I think you should take it all the way to the gulf. (grinning...and stiring the pot a bit)


----------



## lowe1648 (Jan 9, 2014)

I think I'd want to swap boats out once I hit lock and dam #1. I'll stick to the shallow water up north.


----------



## Canoeman (Jan 13, 2014)

Maybe i'll load up 30+ gallons of fuel n run with ya.. Sounds like lots of running..

ok i edited it and rethought my above post below..



180 miles at 35 mph at wot @ 11.5 gph.. 

thats 5.2 hours running straight wot.. 

thats 59.2 Gallons.. round up to 60.. 

Average it to 6 lbs a gallon.. 360 lbs of gas.. thats exactly double what i weigh.

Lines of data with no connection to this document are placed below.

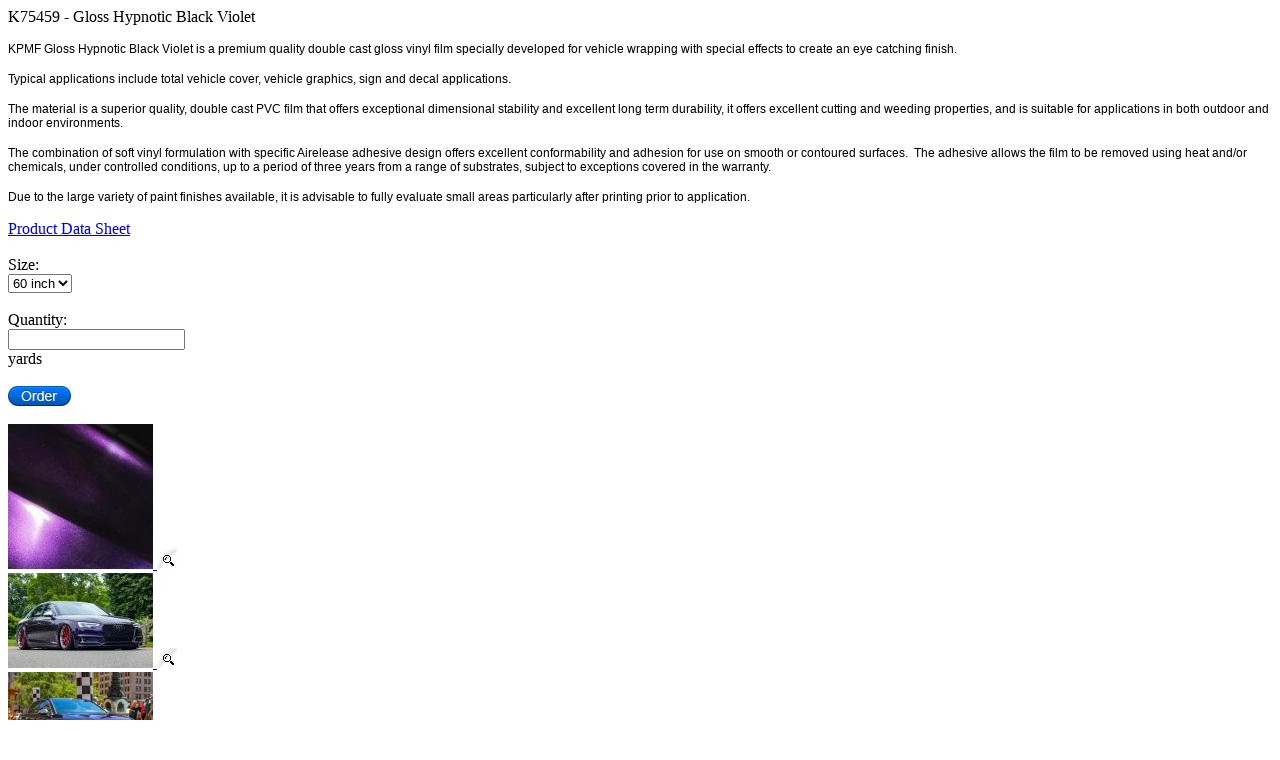

--- FILE ---
content_type: text/html; charset=UTF-8
request_url: https://tctgp.com/product/k75459-gloss-hypnotic-black-violet.html
body_size: 1272
content:
<script language="javascript" type="text/javascript" src="/js/product-popup.js"></script><div class="pop-product">
					<div class="product-F js-product-item">
						<div class="product-ttl">K75459 - Gloss Hypnotic Black Violet</div>
						<div class="cnt-product-full">
							<div class="product-txt-fl">
								<p><span style="font-size:12px"><span style="font-family:arial,helvetica,sans-serif">KPMF Gloss Hypnotic Black Violet&nbsp;is a premium quality double cast gloss vinyl film&nbsp;specially developed for vehicle wrapping with special effects to create an eye catching finish.</span></span></p>

<p><span style="font-size:12px"><span style="font-family:arial,helvetica,sans-serif">Typical applications include total vehicle cover, vehicle graphics, sign and decal applications.&nbsp;</span></span></p>

<p><span style="font-size:12px"><span style="font-family:arial,helvetica,sans-serif">The material is a&nbsp;superior quality, double cast PVC film&nbsp;that offers exceptional dimensional stability and excellent long term durability, it offers excellent cutting and weeding properties, and is suitable for applications in both outdoor and indoor environments.&nbsp;</span></span></p>

<p><span style="font-size:12px"><span style="font-family:arial,helvetica,sans-serif">The combination of soft vinyl formulation with specific Airelease adhesive design offers&nbsp;excellent&nbsp;conformability and adhesion&nbsp;for use on smooth or contoured surfaces.&nbsp; The adhesive allows the film to be removed using heat and/or chemicals, under controlled conditions, up to a period of three years from a range of substrates, subject to exceptions covered in the warranty.&nbsp;</span></span></p>

<p><span style="font-size:12px"><span style="font-family:arial,helvetica,sans-serif">Due to the large variety of paint finishes available, it is advisable to fully evaluate small areas particularly after printing prior to application.</span></span></p>
<div class="product-files"><div class="product-pdf"><a href="/files/products/k75459-gloss-hypnotic-black-violet.pdf" target="_blank">Product Data Sheet</a></div><br class="clear" /></div>
						<div class="width-options">
							<div class="label">Size:</div>
							<div><select class="p-width" rel="k75459-gloss-hypnotic-black-violet"><option value="22" selected="selected">60 inch</option></select></div>
							<br class="clear" />
						</div>
						<div id="k75459-gloss-hypnotic-black-violet-popup"></div>
						<div class="width-options">
							<div class="label">Quantity:</div>
							<div><input class="js-product-quantity" rel="k75459-gloss-hypnotic-black-violet" type="text" /></div>
							<div class="label">yards</div>
							<br class="clear" />
						</div>
						<div class="product-btn">
							<div><a href="#" rel="k75459-gloss-hypnotic-black-violet" class="p-order"><img src="/images/order-btn.jpg" border="0"></a></div>
							<br class="clear" />
						</div>
							</div>
							<div class="pp-gallery"><div>
									<a href="/images/products/k75459-gloss-hypnotic-black-violet-448749.jpg">
										<img src="/images/products/thumb-big/k75459-gloss-hypnotic-black-violet-448749.jpg" class="data-img">
										<img src="/images/enlarge.jpg" class="enlarge">
									</a>
								</div><div>
									<a href="/images/products/k75459-gloss-hypnotic-black-violet-260193.jpg">
										<img src="/images/products/thumb-big/k75459-gloss-hypnotic-black-violet-260193.jpg" class="data-img">
										<img src="/images/enlarge.jpg" class="enlarge">
									</a>
								</div><div>
									<a href="/images/products/k75459-gloss-hypnotic-black-violet-156027.jpg">
										<img src="/images/products/thumb-big/k75459-gloss-hypnotic-black-violet-156027.jpg" class="data-img">
										<img src="/images/enlarge.jpg" class="enlarge">
									</a>
								</div><div>
									<a href="/images/products/k75459-gloss-hypnotic-black-violet-869472.jpg">
										<img src="/images/products/thumb-big/k75459-gloss-hypnotic-black-violet-869472.jpg" class="data-img">
										<img src="/images/enlarge.jpg" class="enlarge">
									</a>
								</div><div>
									<a href="/images/products/k75459-gloss-hypnotic-black-violet.jpg">
										<img src="/images/products/thumb-big/k75459-gloss-hypnotic-black-violet.jpg" class="data-img">
										<img src="/images/enlarge.jpg" class="enlarge">
									</a>
								</div><div>
									<a href="/images/products/k75459-gloss-hypnotic-black-violet-333640.jpg">
										<img src="/images/products/thumb-big/k75459-gloss-hypnotic-black-violet-333640.jpg" class="data-img">
										<img src="/images/enlarge.jpg" class="enlarge">
									</a>
								</div><br class="clear" /></div>
							<br class="clear" />
						</div>
						<br class="clear" />
					</div><br class="clear" /><br class="clear" /></div>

60 gallons X $3.29 per gallon(Current price) = $197.40.. so $200.00


----------



## SquiggyFreud (Jan 17, 2014)

Sounds like fun...are you sleeping in the boat or docking and finding a hotel? I have always wanted to do the same, but go north from Louisiana.


----------



## openseat (Jan 18, 2014)

Business is dead enough at that time of year for the boat-shuttle-for-hire guys that you might find one that will take you and your boat(s) up to Grand Rapids, so you can leave your tow rig(s) in Brainerd.


----------



## flatboat (Feb 19, 2014)

I've always wanted to do the houseboat down the Big Muddy from L&D # 1 to within 1 mile of my house in sw Louisiana . Just take the whole summer , maybe one year ..... 
Mark Twain said it so well 
“Twenty years from now you will be more disappointed by the things that you didn't do than by the ones you did do. So throw off the bowlines. Sail away from the safe harbor. Catch the trade winds in your sails. Explore. Dream. Discover.”


----------